◆ **Work instructions**:
1. Translate this sentence from the forum post about DCC chips below into Spanish: "One can wire both ends to a single function if wanted, or set them up on separate functions."
2. Write the next part of the forum post about DCC chips below, picking up right after its last sentence.

◆ **Extract to read**:

━━━━━━━━

Postby nigelcliffe » Thu Jan 01, 2009 10:42 am

dave k wrote:Nigel,

Does the loco have DCC chips, one for controlling the power and the other for the AJ or does one do both.


One chip in loco(*), using a function output for the coil on the AJ. One can wire both ends to a single function if wanted, or set them up on separate functions. In general one function output is enough, but there are a few cases where single output might be advantageous.

I use either Zimo or CT chips because of a few advanced features (and superior motor control to most other chips), but pretty much any chip could do the basics of turning the coil on/off.

If using "any old chip", I would suggest the following approaches, either:
a) a chip which can be programmed to only operate a function for a few seconds then go off - saves burning out a coil by leaving it on for an hour. (Note that TCS used to have a timed output, then dropped the feature a year or so ago, but some TCS manuals have not been updated)

━━━━━━━━

◆ **Input data**:
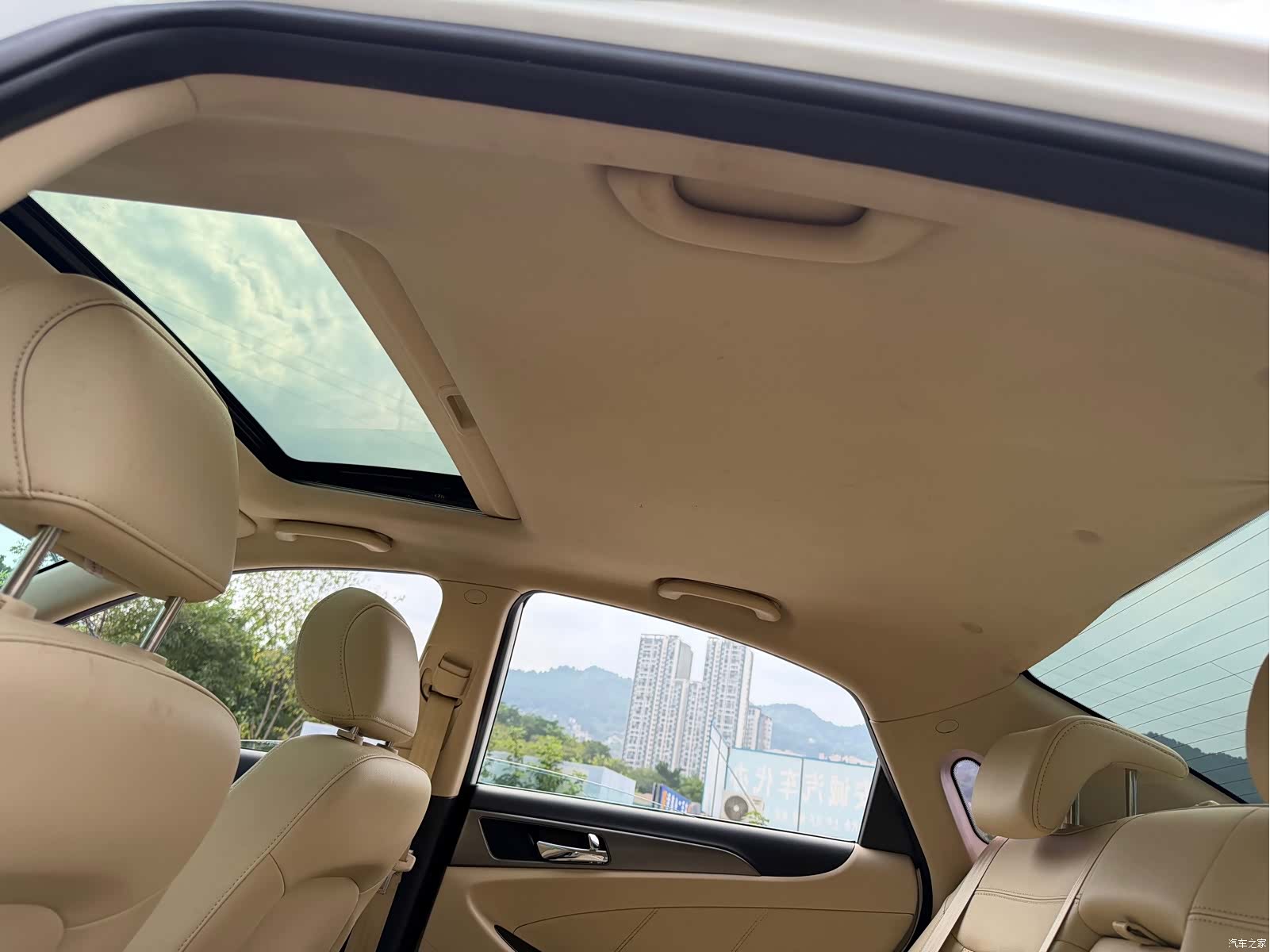 Changan Eado, 2017 16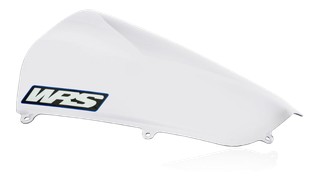 Bulle WRS RACE pour YAMAHA R9 2025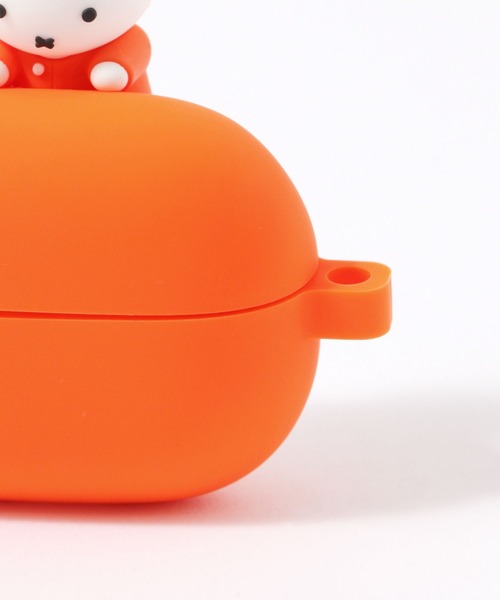 studio CLIP（スタディオクリップ）の「ワイヤレスイヤホン[Dick Brunaコラボ]（ヘッドフォン/イヤホン・レディース・その他・FREE）」の9枚目の写真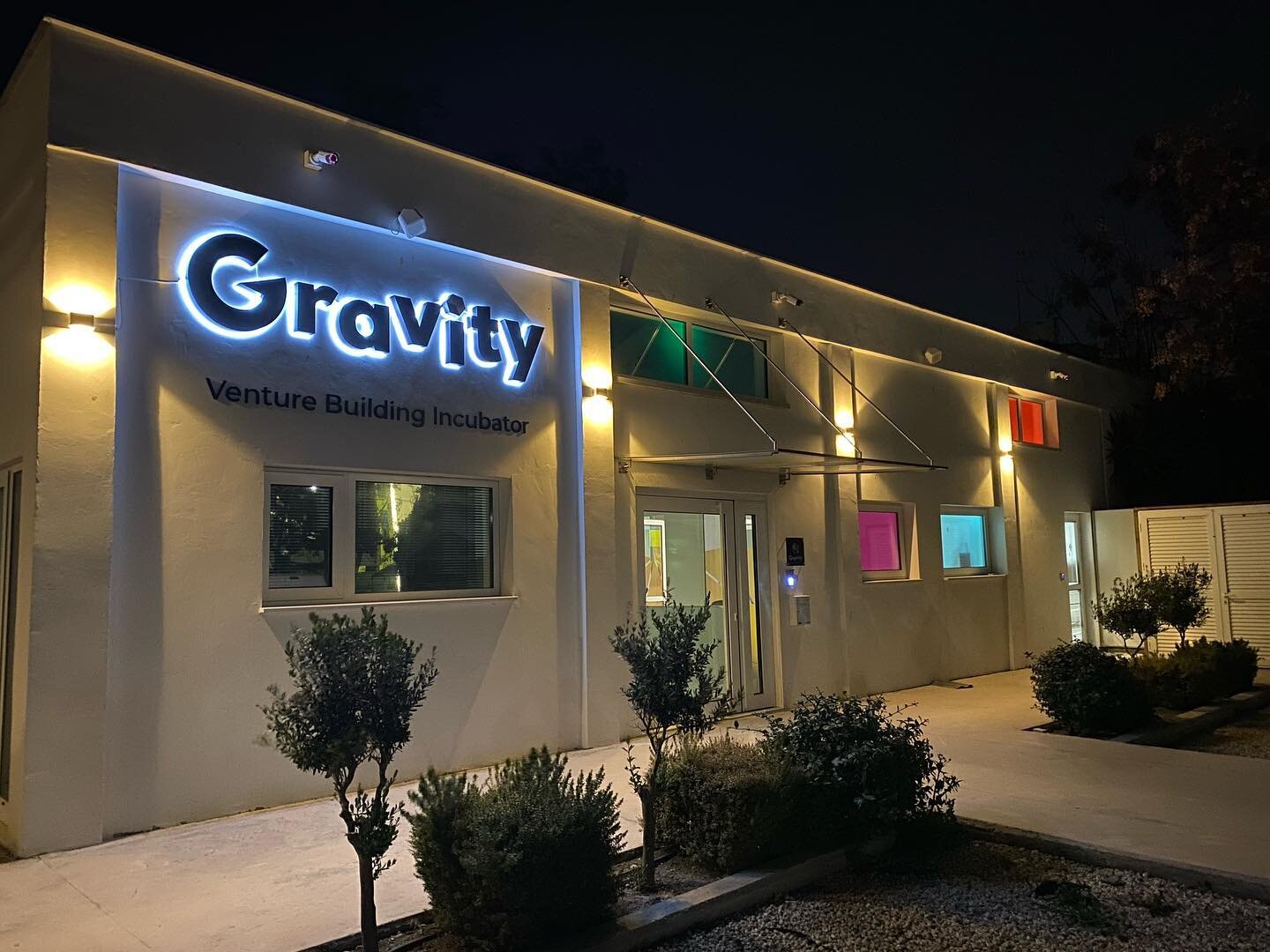 Gravity Ventures Themistokli Dervi 3 – The Coinomist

━━━━━━━━

◆ **Task-by-task answers**:
1. Se pueden conectar ambos extremos a una sola función si se desea, o configurarlos en funciones separadas.

2.
b) map the function to a non-latching function key on the DCC handset (this varies by handset maker), such that you have to hold the key down to keep the coil active, and releasing the function key means the coil turns off.

This loco has a CT chip (Zimo can do similar but slightly different in fine details):
i) Coil is set to activate for about 3 seconds. This gives simple on/off of coil from a function key.
ii) Uncoupling movement is programmed to back-up loco about 1 sleeper, then operate coil, then (optionally) pull forward about 2 sleepers. This entire sequence is run by pressing a single function key.

The "clever" movement bit is about 10 different CV's in the CT chip. Its easy to setup with JMRI/DecoderPro (I've extended the CT definition file to include the uncoupler features and posted it back in the JMRI development ).



* the Coronation is small, and I could only get a DCX74/75 in it, insufficent space for a Zimo MX620 without carving away at castings (loco already built, so reluctant to break it!). Quite how I'd get two chips into an N gauge/2mm scale Farish 04 is beyond me at present !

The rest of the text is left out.